- Problem details: From the line containing "Of the entries" to the very last line, repeat everything exactly and add nothing else. Skip the pictures.

- Records to use:
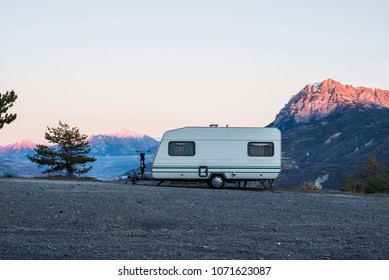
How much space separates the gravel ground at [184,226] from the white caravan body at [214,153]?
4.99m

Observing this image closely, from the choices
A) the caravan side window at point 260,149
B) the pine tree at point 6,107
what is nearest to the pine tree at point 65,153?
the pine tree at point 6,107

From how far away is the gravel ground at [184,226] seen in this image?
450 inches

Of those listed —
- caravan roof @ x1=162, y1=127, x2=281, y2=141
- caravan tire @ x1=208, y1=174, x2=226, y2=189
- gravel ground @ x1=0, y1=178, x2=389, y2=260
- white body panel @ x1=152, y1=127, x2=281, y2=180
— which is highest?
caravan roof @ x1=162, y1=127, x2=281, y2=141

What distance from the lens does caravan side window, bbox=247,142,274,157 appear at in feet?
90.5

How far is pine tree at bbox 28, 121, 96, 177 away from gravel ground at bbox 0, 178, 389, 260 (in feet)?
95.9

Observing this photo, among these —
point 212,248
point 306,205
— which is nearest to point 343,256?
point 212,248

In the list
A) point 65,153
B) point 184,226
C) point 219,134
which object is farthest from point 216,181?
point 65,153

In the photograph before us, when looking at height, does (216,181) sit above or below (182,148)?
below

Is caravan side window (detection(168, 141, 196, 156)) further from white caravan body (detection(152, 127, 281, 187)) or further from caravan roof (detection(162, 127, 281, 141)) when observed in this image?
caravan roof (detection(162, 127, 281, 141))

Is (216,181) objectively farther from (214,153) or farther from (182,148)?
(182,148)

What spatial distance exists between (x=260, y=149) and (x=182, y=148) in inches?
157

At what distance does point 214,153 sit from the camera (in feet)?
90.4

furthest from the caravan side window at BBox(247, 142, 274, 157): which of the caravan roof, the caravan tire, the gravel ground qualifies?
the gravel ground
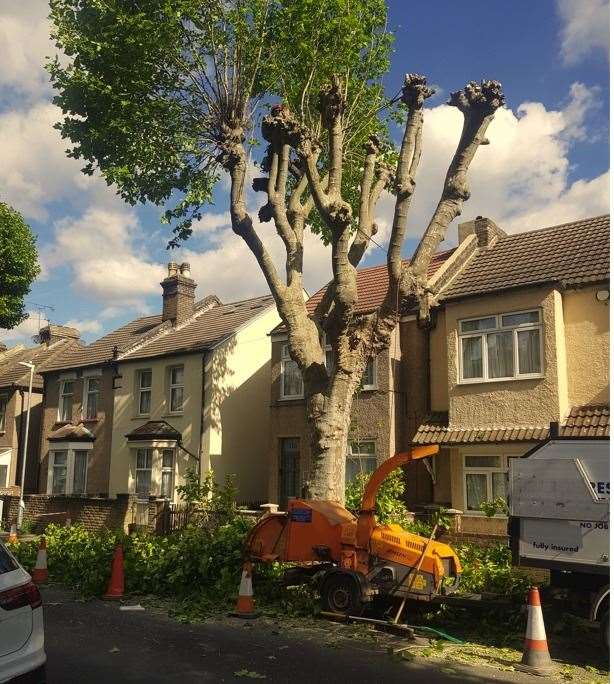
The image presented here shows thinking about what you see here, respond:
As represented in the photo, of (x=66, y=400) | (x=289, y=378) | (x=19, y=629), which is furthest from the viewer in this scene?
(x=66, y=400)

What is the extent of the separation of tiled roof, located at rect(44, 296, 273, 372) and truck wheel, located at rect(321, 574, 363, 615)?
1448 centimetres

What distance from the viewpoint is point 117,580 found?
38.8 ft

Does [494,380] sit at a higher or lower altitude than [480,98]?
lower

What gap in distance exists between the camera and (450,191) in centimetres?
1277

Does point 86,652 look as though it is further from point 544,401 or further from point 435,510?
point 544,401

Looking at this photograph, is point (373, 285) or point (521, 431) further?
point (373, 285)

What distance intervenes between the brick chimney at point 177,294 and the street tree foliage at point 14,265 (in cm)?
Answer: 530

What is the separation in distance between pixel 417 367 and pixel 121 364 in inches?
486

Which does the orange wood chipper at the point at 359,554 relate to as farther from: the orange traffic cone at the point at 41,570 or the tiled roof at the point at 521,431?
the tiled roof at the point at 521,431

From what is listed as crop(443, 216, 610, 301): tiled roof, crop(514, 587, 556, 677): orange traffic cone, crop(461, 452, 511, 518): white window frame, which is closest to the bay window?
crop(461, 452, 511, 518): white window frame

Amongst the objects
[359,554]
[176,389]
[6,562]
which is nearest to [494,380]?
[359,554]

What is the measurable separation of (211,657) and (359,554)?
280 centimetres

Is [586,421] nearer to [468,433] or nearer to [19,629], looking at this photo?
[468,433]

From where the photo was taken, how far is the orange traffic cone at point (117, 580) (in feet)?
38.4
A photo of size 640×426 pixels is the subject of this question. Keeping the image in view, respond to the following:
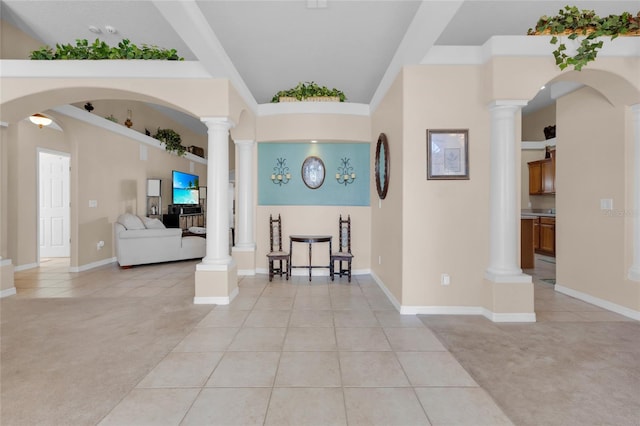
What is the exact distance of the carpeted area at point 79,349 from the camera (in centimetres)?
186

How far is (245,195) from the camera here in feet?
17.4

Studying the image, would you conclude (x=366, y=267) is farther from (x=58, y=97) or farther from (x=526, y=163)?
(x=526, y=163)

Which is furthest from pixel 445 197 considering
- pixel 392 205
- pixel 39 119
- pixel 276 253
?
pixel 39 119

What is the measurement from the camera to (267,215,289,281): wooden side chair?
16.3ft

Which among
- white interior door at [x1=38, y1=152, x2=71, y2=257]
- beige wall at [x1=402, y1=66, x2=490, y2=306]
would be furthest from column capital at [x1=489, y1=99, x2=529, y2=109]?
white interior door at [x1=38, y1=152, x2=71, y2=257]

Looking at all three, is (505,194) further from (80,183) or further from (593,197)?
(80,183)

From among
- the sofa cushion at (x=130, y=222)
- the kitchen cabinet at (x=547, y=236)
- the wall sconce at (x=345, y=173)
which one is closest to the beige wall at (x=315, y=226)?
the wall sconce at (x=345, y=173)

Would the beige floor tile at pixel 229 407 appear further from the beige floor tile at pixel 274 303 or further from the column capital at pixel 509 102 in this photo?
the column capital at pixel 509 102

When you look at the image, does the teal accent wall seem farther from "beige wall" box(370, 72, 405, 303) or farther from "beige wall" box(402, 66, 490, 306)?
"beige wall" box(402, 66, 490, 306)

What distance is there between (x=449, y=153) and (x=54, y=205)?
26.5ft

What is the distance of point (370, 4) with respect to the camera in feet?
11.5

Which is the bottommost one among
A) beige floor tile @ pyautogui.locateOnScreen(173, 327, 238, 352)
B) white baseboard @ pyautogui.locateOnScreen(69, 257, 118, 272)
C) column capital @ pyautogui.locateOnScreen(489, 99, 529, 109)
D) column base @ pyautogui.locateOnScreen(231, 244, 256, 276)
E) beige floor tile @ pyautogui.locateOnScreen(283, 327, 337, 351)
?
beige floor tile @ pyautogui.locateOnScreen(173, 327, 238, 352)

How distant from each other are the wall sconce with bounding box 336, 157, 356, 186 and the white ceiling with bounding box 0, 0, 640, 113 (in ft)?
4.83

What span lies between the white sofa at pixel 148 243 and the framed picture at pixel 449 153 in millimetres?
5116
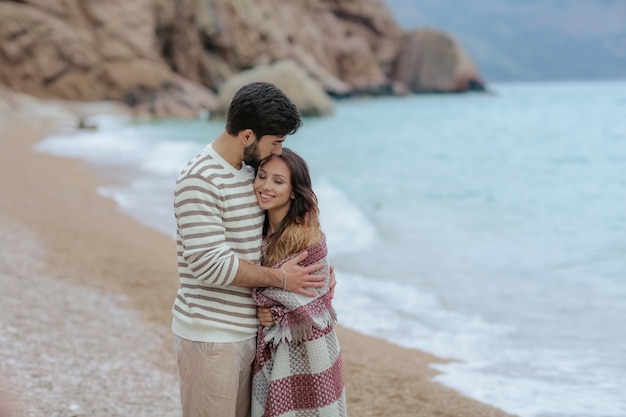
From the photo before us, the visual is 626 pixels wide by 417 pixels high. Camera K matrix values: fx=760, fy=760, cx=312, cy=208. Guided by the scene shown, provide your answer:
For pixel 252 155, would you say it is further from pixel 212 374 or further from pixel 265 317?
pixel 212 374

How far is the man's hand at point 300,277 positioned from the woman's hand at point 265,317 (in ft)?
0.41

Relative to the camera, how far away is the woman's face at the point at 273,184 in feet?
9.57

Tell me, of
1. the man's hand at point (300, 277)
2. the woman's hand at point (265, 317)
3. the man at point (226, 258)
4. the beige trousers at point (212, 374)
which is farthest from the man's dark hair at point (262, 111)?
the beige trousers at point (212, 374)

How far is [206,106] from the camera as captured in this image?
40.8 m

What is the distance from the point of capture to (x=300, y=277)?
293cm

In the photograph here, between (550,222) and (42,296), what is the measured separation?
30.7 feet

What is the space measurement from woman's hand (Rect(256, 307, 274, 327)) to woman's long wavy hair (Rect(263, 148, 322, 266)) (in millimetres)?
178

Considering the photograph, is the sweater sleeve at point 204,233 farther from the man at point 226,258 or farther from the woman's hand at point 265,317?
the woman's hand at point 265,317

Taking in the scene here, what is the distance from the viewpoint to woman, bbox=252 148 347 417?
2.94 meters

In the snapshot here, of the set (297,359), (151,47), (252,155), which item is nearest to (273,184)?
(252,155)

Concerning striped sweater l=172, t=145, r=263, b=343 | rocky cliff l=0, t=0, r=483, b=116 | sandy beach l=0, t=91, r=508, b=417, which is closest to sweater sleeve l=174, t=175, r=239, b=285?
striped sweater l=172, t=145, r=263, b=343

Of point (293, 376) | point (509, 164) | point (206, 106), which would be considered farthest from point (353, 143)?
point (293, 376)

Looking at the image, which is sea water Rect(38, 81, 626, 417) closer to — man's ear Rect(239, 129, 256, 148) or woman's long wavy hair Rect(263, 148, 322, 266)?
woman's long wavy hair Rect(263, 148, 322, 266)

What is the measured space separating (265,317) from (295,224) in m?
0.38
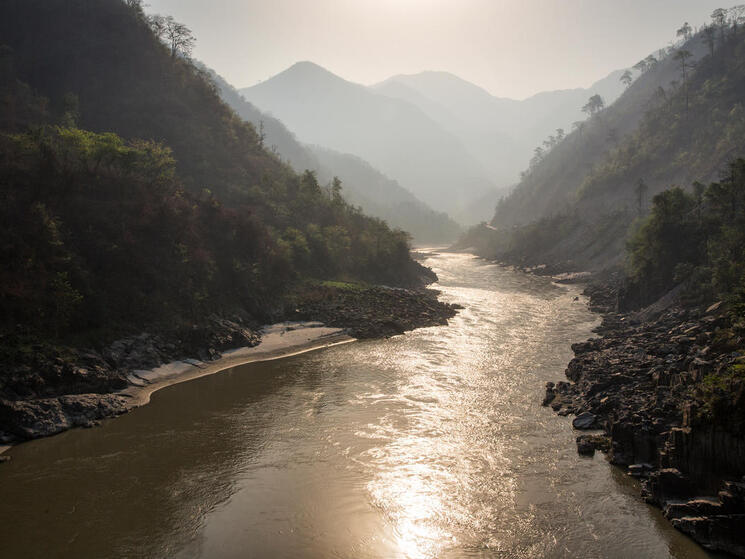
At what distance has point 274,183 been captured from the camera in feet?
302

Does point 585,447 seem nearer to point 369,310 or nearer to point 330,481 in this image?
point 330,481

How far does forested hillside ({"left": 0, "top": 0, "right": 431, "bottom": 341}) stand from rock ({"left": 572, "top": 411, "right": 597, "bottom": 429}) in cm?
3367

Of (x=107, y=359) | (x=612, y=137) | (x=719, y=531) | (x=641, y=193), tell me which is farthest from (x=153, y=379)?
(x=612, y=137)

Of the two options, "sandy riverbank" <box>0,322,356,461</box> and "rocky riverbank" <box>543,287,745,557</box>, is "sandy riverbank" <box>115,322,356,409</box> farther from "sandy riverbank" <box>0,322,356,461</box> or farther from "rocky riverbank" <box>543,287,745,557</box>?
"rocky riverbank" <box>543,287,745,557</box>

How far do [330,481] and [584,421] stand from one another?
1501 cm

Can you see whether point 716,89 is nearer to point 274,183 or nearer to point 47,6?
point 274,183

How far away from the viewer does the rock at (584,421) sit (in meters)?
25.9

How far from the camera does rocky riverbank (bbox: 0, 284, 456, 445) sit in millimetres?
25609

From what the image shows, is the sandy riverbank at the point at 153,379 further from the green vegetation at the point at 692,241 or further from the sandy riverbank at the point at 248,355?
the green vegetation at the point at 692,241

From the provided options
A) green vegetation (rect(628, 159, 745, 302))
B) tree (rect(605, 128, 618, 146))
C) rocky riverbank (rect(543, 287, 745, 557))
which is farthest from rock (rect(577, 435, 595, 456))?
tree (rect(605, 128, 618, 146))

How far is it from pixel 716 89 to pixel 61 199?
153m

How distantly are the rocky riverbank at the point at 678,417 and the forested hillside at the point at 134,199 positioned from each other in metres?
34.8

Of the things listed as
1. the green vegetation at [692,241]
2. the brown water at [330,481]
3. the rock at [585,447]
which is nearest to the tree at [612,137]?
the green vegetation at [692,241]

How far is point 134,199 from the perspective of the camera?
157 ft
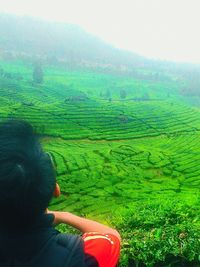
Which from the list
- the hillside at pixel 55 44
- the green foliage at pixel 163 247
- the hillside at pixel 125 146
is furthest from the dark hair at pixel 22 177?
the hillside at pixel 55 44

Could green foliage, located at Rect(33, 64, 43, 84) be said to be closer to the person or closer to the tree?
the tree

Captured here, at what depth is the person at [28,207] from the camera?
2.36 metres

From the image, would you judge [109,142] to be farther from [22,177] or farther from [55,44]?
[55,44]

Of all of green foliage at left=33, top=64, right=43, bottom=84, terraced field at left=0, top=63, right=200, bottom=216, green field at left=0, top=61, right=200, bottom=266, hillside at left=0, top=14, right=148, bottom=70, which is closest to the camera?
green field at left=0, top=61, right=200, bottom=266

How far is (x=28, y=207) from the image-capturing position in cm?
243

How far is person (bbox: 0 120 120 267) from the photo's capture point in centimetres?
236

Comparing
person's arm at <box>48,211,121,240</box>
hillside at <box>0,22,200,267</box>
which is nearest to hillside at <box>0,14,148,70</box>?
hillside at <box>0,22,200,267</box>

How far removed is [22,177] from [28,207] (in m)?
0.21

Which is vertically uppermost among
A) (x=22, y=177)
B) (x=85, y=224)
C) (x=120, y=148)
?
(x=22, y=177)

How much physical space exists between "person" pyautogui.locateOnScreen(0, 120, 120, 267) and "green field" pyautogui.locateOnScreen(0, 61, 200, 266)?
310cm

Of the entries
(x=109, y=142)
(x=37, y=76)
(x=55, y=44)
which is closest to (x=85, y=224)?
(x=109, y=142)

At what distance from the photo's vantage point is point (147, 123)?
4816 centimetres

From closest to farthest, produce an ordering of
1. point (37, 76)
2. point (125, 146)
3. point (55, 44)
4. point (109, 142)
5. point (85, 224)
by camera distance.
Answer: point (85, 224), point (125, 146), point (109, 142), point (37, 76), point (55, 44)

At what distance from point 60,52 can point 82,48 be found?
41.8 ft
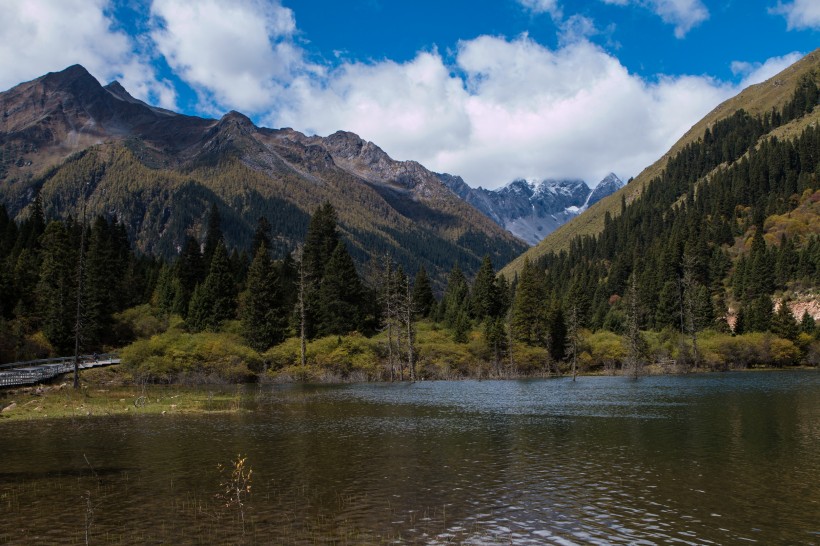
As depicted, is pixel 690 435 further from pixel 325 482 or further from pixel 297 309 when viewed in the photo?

- Response below:
Of the entries
(x=109, y=142)
(x=37, y=76)
(x=55, y=44)
which is closest to (x=85, y=224)?
(x=109, y=142)

At what distance from the photo's vantage point is point (147, 123)?
4816 centimetres

From closest to farthest, produce an ordering of
1. point (37, 76)
2. point (125, 146)
3. point (55, 44)
4. point (109, 142)
5. point (85, 224)
by camera distance.
Answer: point (85, 224), point (125, 146), point (109, 142), point (37, 76), point (55, 44)

At what distance from point 60,52 can point 82,48 be found?
41.8 ft
As depicted, is pixel 690 435 further from pixel 325 482 or further from pixel 297 309 when viewed in the photo?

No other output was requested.